During his war assignments, Casey advanced first from lieutenant to major, then to lieutenant colonel and colonel. Two years after the conclusion of the war, which came on April 9, 1865, with the surrender of General Robert E. Lee to General Ulysses S. Grant at Appomattox, Virginia, Casey was transferred to Washington, DC, as an assistant to General Andrew Humphreys (1810–1883), then chief of engineers of the Army Corps of Engineers. Washington, DC, remained Casey’s permanent residence for the rest of his life, most of his time spent in an unpretentious home at 1419 K Street, NW.
It was while assistant to Humphreys that Casey came in contact (and became well acquainted) with one of America’s most celebrated, dynamic, and wealthy civilian engineers, James Eads, the builder of the world-renowned Eads Bridge spanning the Mississippi River at St. Louis, Missouri. The feud between the self-educated Eads and college-educated Humphreys was not a pleasant one, by any stretch of the imagination. It began when a federal board, headed by Humphreys, was convened to hear complaints from steamboat interests about Eads’s recently completed bridge. The board, with Humphreys as its spokesman, ordered that an expensive canal be built around Eads’s bridge to appease the ship owners.
Eads immediately rushed to Washington to confer with President Grant about the justification for the canal. He convinced Grant that such a project was totally unnecessary, and the president overruled Humphreys’s order. From that day forward, Humphreys and Eads were bitter adversaries. Casey, no doubt, was aware of and affected by this dispute and by another, even more influential clash.

EXERCISE INSTRUCTIONS:
[1] Answer these questions using the passage on Casey.
(a) At what address did Casey spend most of his time in Washington, DC?
(b) Which bridge did James Eads build, and where does it stand?
(c) Who overruled Humphreys's order to build a canal around Eads's bridge?
[2] Print the portion of the passage on Casey between "Eads immediately rushed" and "more influential clash.", inclusive.

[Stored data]
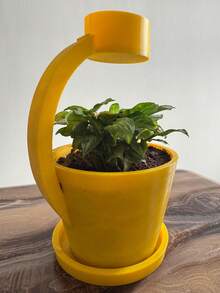 1pc Simulated Rain Planter - Top Water Storage Chamber - Can Simulate Rainfall - Quick Disassembly Design - Built-In Rain Spray Device - Suitable For Indoor Small Plants - With Tray - A - View 2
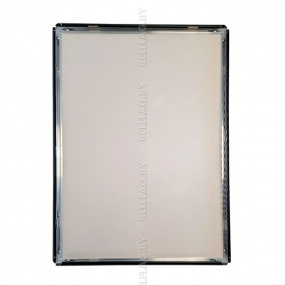 Рамка алюминиевая, защелкивающаяся, формат А1, цвет черный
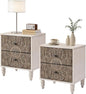 HOMPUS White Nightstands Set 2, Vintage Nightstands by HOMPUS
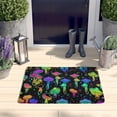 thumbnail image 2 of Colorful Mushroom Star Black Flannel Non Slip Door Rugs,Washable Door Mats Indoor,Decorative Door Mats,Dirt-Resistant and Absorbent Doormat for Entrance,Bedroom,Kitchen,Bathroom,23.5"x16", 2 of 5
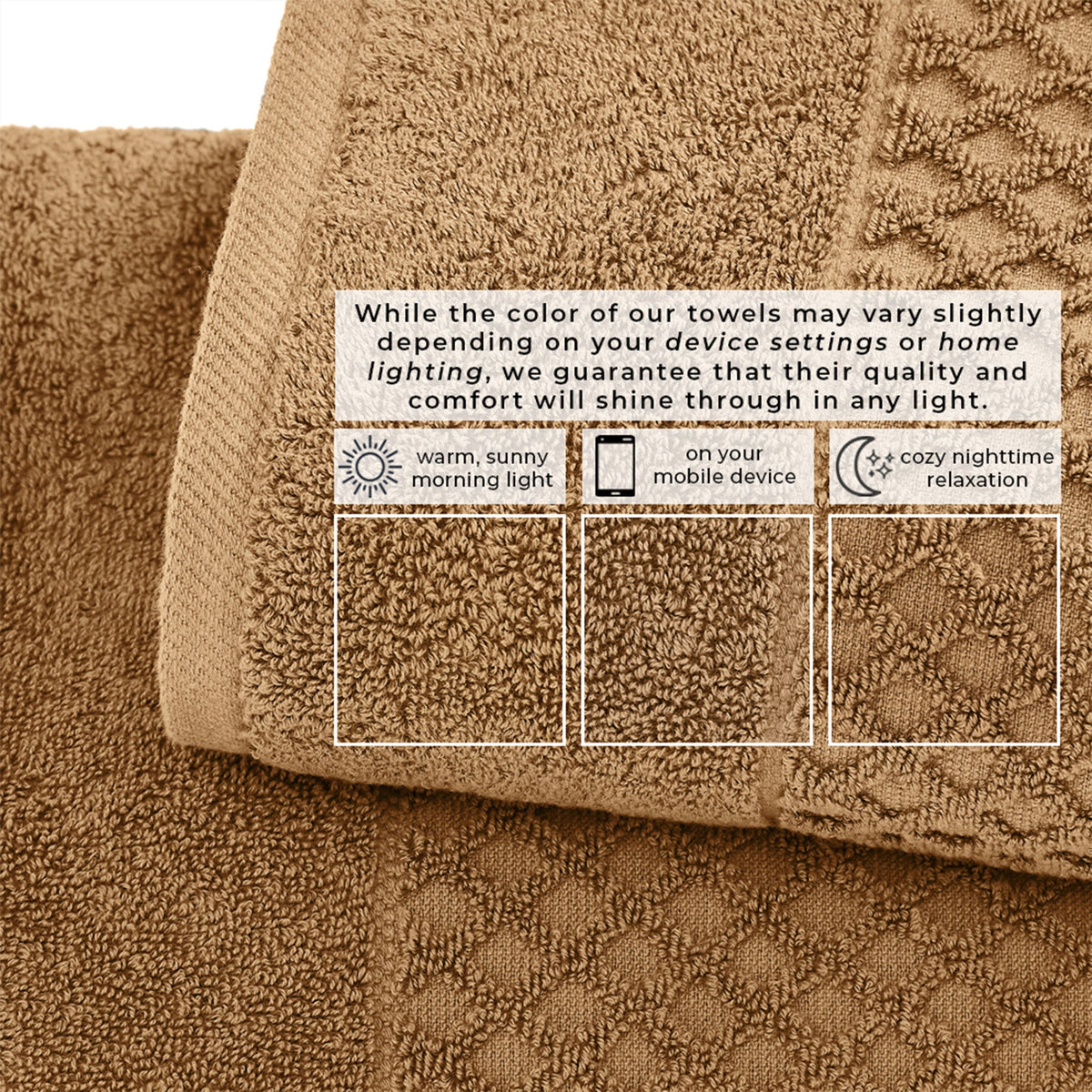 Cotton Diamond Waffle Weave Bath Towel Set – Grayson Collection – view 229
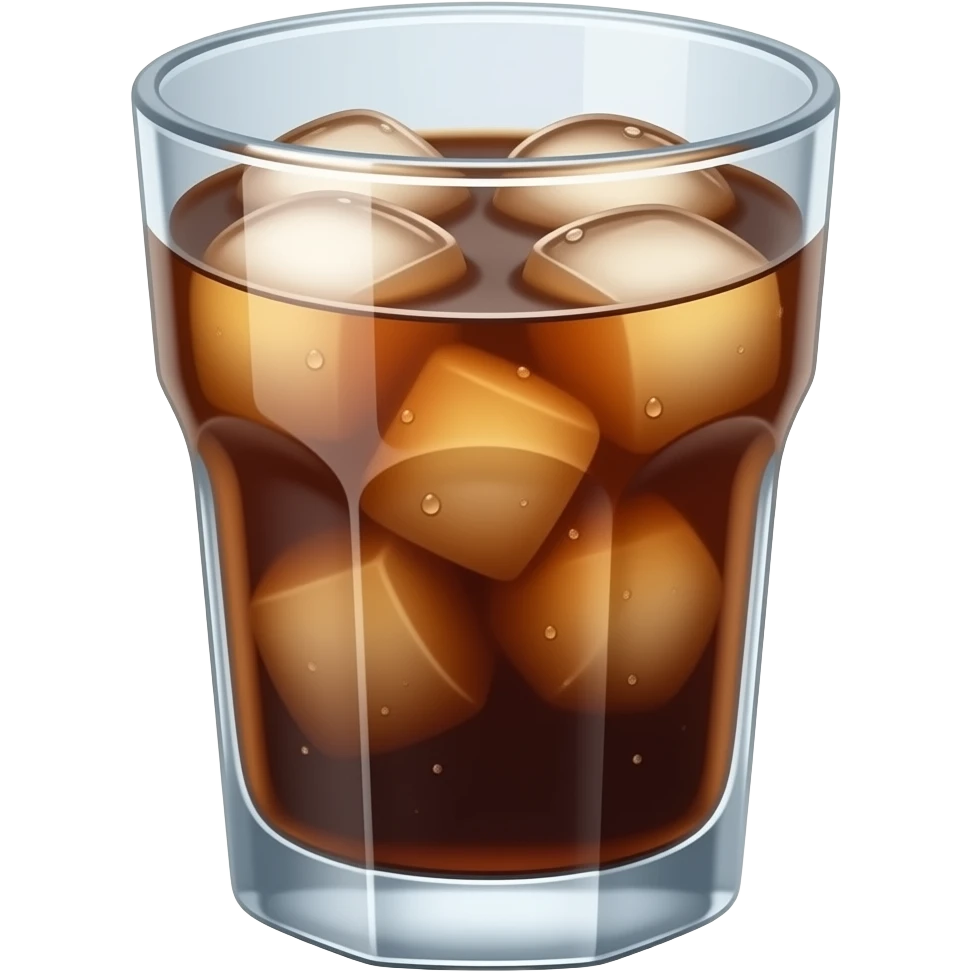 Iced coffee emoji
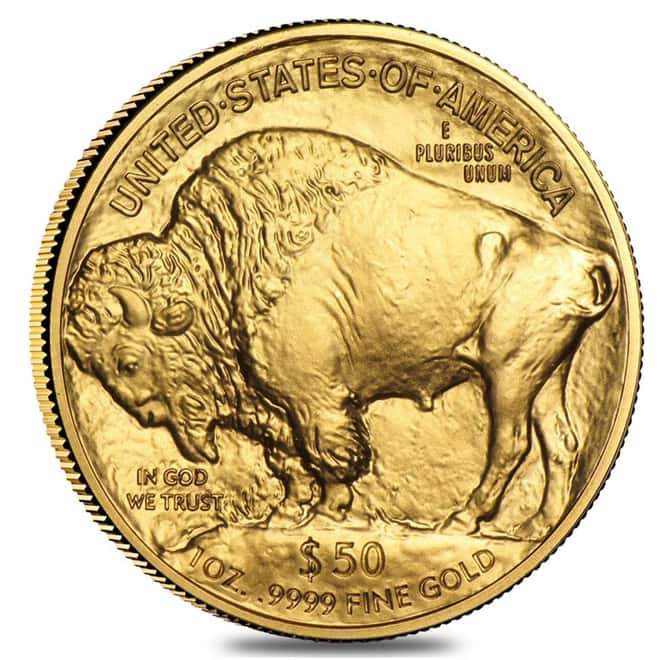 2016 1 oz Gold American Buffalo $50 Coin BU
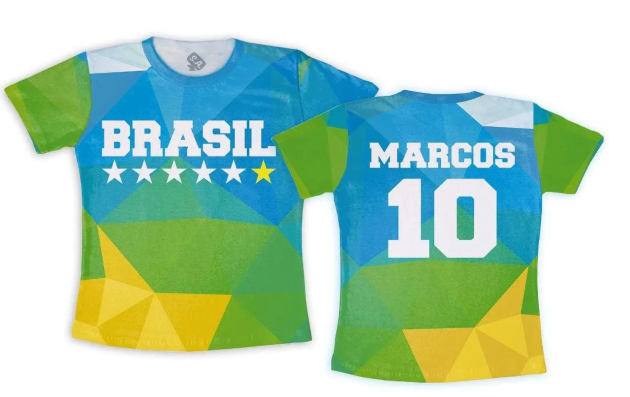 Camiseta Copa Colorida Com Estrelas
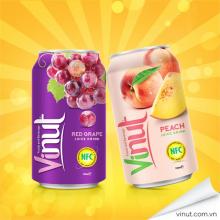 Wholesale New product Healthy 100% grape juice in 300ml tin can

ANSWER SET:
[1]
(a) 1419 K Street, NW
(b) The Eads Bridge, which spans the Mississippi River at St. Louis, Missouri
(c) President Grant

[2]
Eads immediately rushed to Washington to confer with President Grant about the justification for the canal. He convinced Grant that such a project was totally unnecessary, and the president overruled Humphreys’s order. From that day forward, Humphreys and Eads were bitter adversaries. Casey, no doubt, was aware of and affected by this dispute and by another, even more influential clash.